Vietnam ist kommunistisch, aber das würde man nie ahnen angesichts der explodierenden kommerziellen Aktivitäten, die seit den 1990er-Jahren das Land überrollt haben, besonders in Ho-Chi-Minh-Stadt (immer noch eher: Saigon). In neuen Gebäuden und Luxusautohäusern sieht man großes Geld, aber es ist der eifrige Handelssinn, den man auf den mehr als 40 Märkten spürt, der die eigentliche unternehmerische Renaissance Saigons ausmacht.

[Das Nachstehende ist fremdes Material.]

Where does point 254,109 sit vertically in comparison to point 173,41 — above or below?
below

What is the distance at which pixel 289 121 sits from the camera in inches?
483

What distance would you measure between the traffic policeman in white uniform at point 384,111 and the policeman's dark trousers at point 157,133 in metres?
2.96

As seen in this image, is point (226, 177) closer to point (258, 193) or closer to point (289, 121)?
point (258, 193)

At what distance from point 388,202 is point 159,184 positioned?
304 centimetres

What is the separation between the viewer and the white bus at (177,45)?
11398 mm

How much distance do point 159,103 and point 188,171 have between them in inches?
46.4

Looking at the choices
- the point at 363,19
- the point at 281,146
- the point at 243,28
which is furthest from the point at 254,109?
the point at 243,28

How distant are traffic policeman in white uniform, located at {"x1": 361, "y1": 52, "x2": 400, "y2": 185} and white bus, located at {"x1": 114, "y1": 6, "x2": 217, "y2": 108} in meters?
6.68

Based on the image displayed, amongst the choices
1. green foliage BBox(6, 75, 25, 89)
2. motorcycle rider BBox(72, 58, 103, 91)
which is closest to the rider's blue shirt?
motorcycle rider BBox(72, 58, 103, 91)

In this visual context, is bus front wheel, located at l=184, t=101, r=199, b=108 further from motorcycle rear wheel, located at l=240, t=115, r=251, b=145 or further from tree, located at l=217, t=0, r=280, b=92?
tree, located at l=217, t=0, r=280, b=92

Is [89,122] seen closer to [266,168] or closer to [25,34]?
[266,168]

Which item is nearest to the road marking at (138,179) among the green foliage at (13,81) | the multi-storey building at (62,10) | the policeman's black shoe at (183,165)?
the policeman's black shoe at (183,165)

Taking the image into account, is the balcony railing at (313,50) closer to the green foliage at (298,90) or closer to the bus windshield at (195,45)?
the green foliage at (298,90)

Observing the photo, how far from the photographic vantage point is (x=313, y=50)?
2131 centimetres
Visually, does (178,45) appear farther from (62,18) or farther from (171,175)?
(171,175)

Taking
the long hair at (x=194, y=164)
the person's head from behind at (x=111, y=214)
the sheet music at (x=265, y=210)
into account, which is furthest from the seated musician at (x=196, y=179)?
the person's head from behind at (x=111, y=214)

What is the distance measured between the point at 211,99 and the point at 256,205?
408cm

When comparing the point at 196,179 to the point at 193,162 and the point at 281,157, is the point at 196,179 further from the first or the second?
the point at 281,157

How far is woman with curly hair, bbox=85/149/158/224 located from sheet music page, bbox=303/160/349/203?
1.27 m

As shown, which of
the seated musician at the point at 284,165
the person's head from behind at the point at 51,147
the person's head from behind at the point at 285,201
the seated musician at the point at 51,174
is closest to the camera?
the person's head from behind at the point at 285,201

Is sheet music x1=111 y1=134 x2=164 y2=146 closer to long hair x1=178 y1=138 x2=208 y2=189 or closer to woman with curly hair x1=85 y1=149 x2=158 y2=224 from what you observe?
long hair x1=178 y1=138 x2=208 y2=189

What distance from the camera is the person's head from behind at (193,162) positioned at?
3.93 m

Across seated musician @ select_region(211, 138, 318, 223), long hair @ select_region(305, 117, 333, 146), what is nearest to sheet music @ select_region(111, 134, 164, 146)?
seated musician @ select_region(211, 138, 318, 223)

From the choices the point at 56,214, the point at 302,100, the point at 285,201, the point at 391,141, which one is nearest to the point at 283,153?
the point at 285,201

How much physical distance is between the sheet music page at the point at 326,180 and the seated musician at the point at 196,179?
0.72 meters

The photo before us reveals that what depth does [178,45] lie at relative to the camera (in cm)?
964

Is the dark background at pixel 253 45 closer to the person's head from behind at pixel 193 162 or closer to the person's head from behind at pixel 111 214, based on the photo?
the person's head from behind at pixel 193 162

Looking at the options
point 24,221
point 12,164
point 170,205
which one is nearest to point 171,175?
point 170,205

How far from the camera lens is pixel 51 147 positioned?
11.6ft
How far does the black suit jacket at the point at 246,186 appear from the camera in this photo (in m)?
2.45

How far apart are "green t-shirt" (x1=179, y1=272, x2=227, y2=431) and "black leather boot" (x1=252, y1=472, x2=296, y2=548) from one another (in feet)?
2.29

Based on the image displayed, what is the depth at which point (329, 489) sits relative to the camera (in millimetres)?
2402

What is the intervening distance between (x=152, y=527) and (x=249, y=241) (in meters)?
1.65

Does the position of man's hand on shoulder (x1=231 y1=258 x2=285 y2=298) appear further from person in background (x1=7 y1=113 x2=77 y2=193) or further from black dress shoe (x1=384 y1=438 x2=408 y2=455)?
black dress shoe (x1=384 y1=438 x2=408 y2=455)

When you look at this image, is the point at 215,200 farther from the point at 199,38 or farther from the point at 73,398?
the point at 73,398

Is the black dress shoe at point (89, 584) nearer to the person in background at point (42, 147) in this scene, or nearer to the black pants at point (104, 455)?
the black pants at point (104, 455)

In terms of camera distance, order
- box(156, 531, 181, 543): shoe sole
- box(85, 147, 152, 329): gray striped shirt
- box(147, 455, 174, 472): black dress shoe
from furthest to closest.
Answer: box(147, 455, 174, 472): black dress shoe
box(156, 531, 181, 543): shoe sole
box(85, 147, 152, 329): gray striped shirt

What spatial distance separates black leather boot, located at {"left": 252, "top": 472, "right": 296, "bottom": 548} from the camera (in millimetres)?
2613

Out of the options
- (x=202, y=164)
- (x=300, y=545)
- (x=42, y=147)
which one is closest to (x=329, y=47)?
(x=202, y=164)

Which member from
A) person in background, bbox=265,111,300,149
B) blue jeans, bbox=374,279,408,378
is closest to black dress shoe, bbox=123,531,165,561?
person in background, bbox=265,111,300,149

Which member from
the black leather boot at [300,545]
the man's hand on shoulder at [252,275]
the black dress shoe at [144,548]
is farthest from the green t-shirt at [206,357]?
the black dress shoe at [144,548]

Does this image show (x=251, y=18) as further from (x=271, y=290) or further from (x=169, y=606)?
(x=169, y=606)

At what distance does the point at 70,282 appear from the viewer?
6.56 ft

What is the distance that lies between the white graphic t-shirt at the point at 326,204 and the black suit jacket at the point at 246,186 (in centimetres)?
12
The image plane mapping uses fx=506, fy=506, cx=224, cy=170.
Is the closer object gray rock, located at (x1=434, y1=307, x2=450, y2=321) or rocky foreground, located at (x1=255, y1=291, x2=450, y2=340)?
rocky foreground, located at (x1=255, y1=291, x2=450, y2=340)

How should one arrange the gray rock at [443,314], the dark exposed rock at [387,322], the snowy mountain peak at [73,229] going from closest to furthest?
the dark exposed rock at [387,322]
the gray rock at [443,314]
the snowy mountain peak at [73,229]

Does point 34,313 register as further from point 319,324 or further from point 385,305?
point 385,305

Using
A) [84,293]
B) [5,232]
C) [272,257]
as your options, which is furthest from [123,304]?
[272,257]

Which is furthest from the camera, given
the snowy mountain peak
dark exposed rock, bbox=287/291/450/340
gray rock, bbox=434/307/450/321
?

Die von den Franzosen gebaute städtische Ben-Thanh-Markthalle ist die größte und älteste der Stadt. Hunderte Händler bilden ein enges Netz aus Ständen, die alles verkaufen – elektronische Spielereien aus Japan und Korea, ballenweise Seide, Schlangenschnaps und spitze Hüte. Überall wird energisch gehandelt. Genießen Sie das exotische Chaos, aber sehen Sie ein, dass Sie immer noch doppelt so viel bezahlen wie ein Einheimischer – egal, wie gut Sie feilschen können. Kulinarischer Trost naht an den leckeren Essensständen in Ben Thanh. Verspeisen Sie eine Schale pho (ausgesprochen: fuh) – leckere Rinderbrühe mit Nudeln und frischen Kräutern – oder das französisch-vietnamesische banh mi, ein knuspriges, mit Schweinefleischpastete, Gurke und Gewürzen gefülltes Baguette.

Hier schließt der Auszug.